Il cite en exemple les signalements répétés de survols par des drones d’infrastructures critiques européennes, aéroports, sites militaires : plusieurs avérés, d’autres confirmés mais impossibles à attribuer, et certains jamais vérifiés. Par ailleurs, « il y a tout un pan de ces actions qui ne sont pas révélées ou pas comprises comme telles, qu’on ne peut pas attribuer à la Russie », explique Lou Osborn, de l’ONG de surveillance de la Russie INPACT. « Les vols massifs de données explosent en 2025. Impossible de prouver un lien avec Moscou, mais on ne peut pas l’écarter. Tout ce flou entretient la confusion dans l’opinion publique. »
« Guerre hybride »
Derrière ce brouillard, un cap est franchi, avec des actions potentiellement plus dangereuses. « La Russie intensifie sa campagne clandestine contre nos sociétés. La liste des cibles de sabotage de la Russie ne se limite pas aux infrastructures critiques, à l’industrie de la défense et aux installations militaires », a déclaré Mark Rutte, le secrétaire général de l’Otan, jeudi à Berlin. « La guerre hybride menée par la Russie a évolué vers des tactiques qui rappellent davantage celles des groupes terroristes », estime le centre de recherche américain Soufan.

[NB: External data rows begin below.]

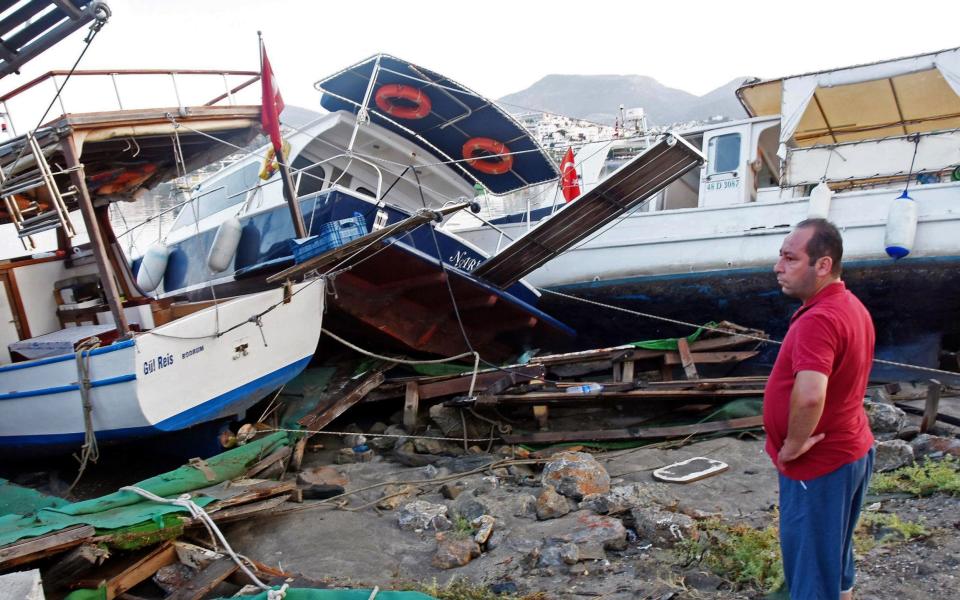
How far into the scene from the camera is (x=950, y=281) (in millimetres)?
8438

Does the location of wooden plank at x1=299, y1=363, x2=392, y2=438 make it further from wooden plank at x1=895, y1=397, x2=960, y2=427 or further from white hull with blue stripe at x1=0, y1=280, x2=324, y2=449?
wooden plank at x1=895, y1=397, x2=960, y2=427

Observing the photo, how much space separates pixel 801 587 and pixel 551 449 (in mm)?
4377

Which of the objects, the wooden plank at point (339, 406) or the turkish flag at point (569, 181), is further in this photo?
the turkish flag at point (569, 181)

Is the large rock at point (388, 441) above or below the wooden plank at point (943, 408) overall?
below

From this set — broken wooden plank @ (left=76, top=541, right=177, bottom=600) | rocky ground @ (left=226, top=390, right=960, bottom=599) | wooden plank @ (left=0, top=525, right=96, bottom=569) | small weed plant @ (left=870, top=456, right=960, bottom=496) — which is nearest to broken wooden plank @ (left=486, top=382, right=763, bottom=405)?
rocky ground @ (left=226, top=390, right=960, bottom=599)

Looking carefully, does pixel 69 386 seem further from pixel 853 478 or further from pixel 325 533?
pixel 853 478

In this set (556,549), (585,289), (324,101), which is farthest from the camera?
(585,289)

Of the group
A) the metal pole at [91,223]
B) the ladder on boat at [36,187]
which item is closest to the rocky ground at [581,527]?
the metal pole at [91,223]

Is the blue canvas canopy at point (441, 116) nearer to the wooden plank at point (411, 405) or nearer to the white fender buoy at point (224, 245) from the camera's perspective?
the white fender buoy at point (224, 245)

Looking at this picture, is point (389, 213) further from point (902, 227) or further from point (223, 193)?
point (902, 227)

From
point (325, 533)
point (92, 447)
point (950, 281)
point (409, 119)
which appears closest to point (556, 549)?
point (325, 533)

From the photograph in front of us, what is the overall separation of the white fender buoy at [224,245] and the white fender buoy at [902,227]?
8477mm

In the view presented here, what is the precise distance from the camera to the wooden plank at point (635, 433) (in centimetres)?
645

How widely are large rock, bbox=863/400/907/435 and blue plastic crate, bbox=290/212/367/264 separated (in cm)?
537
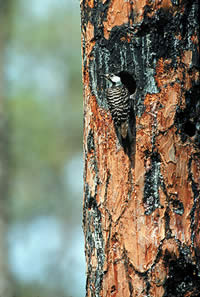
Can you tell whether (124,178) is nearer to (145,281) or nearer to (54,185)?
(145,281)

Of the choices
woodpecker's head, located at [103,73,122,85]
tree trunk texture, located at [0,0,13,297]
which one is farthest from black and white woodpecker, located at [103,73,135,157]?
tree trunk texture, located at [0,0,13,297]

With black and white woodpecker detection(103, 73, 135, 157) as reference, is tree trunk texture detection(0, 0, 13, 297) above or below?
below

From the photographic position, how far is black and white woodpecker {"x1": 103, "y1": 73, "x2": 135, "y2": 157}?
212 centimetres

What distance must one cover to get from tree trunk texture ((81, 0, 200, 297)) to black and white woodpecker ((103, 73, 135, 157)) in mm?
31

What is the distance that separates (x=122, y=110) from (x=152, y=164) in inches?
11.5

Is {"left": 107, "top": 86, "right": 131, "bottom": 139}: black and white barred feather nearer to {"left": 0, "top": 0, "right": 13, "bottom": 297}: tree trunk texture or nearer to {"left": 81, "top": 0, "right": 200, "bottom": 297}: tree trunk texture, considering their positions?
{"left": 81, "top": 0, "right": 200, "bottom": 297}: tree trunk texture

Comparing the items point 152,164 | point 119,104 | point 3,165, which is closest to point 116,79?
point 119,104

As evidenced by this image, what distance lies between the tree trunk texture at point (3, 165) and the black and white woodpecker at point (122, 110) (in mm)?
4928

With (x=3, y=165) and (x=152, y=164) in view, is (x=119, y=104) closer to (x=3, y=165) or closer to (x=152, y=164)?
(x=152, y=164)

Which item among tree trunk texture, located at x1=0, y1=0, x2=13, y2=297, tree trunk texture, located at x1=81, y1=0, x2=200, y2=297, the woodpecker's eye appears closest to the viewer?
tree trunk texture, located at x1=81, y1=0, x2=200, y2=297

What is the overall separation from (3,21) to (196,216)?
6851mm

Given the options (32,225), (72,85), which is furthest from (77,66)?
(32,225)

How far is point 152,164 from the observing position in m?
2.09

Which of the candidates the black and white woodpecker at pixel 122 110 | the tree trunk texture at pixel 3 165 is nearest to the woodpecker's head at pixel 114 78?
the black and white woodpecker at pixel 122 110
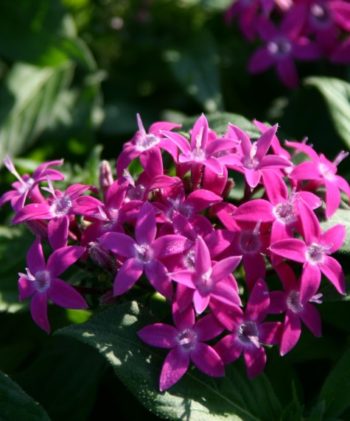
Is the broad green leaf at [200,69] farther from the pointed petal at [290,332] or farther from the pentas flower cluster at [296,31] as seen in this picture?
the pointed petal at [290,332]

« Le Kremlin assume désormais le risque de graves dommages collatéraux – dont des victimes civiles – au travers de campagnes d’actions violentes et de sabotages qui touchent l’ensemble du territoire européen », estimaient les différents services de renseignement français dans une note commune en mai. « Il y a eu le sabotage de voie ferrée en Pologne en novembre », rappelle Bart Schuurman, « et nous avons eu des arrestations de gens soupçonnés d’avoir voulu retenter d’envoyer des colis piégés », en Allemagne au mois de mai.
Recrutement sur les réseaux sociaux
Les modalités évoluent aussi : « On constate une tendance au recrutement ou à l’activation de personnes déjà installées dans le pays ciblé », et non plus des agents venus d’un autre pays, explique Lou Osborn. Ils peuvent aussi avoir été embauchés juste avant l’opération, « simplement recrutés via les réseaux sociaux pour un coût très faible, et cela est clé : on peut le faire tous les jours pour pratiquement rien, et sans grand risque », estime Irina Borogan, chercheuse russe du centre de recherche américain CEPA qui vient de publier un rapport sur « La guerre de l’ombre de la Russie ».

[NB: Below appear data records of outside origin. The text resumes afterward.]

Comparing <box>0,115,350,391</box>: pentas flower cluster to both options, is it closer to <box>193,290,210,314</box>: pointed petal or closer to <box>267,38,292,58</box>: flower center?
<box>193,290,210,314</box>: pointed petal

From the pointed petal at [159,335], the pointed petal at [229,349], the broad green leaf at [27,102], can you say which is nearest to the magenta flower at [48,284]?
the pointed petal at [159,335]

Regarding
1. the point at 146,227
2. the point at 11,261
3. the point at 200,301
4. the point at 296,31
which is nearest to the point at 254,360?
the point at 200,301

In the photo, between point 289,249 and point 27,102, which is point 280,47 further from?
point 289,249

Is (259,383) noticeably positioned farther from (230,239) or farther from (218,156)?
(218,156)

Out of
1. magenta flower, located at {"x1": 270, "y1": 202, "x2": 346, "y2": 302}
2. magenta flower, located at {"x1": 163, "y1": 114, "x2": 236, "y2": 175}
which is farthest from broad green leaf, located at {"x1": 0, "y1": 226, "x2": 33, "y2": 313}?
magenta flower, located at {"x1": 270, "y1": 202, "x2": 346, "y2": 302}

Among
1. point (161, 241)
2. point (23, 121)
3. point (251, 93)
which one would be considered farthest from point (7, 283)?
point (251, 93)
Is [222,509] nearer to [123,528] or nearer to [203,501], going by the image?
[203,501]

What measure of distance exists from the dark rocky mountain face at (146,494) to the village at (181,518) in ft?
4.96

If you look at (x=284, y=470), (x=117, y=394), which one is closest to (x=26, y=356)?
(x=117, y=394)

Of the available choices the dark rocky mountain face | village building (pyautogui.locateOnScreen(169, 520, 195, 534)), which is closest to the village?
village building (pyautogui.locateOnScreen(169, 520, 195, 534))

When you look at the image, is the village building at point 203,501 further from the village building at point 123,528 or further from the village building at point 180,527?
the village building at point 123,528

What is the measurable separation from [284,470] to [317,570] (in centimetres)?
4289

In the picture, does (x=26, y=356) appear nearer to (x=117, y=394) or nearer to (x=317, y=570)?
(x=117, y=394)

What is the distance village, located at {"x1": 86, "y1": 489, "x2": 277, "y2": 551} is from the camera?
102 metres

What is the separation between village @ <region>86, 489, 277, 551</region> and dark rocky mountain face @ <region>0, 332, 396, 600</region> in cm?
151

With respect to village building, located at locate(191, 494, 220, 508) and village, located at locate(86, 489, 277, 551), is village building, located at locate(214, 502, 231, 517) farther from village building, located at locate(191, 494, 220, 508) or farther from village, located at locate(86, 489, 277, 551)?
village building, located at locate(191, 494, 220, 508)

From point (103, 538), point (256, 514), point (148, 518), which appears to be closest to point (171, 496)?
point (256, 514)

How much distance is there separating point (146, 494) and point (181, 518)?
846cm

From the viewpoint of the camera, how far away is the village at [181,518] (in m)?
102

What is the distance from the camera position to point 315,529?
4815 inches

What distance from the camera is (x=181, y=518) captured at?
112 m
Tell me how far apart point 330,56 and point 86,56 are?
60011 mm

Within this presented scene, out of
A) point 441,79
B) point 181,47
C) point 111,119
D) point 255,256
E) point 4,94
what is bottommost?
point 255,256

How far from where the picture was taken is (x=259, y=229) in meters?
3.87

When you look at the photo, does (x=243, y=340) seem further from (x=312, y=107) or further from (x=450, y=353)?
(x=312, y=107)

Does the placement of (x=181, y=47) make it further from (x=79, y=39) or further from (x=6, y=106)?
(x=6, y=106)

Dans ce schéma, « Telegram est devenu le principal canal de recrutement russe pour les activités terroristes en Europe. Dans les cas où des filières de recrutement ont pu être établies, le recrutement s’est fait en ligne dans 55 % des cas, Telegram étant impliqué dans 88 % de ceux-ci », soulignent les centres de recherche Globsec et ICCT dans un récent rapport intitulé « Le lien crime-terrorisme de la Russie ».
Temps de réaction longs
Parfois, « les exécutants ne savent pas à qui ils ont affaire », selon Lou Osborn. Face à ces actions sous le seuil de la guerre ouverte, les responsables européens s’indignent, mais les temps de réaction sont lents. L’Allemagne a par exemple attribué vendredi à la Russie une cyberattaque conduite en août 2024.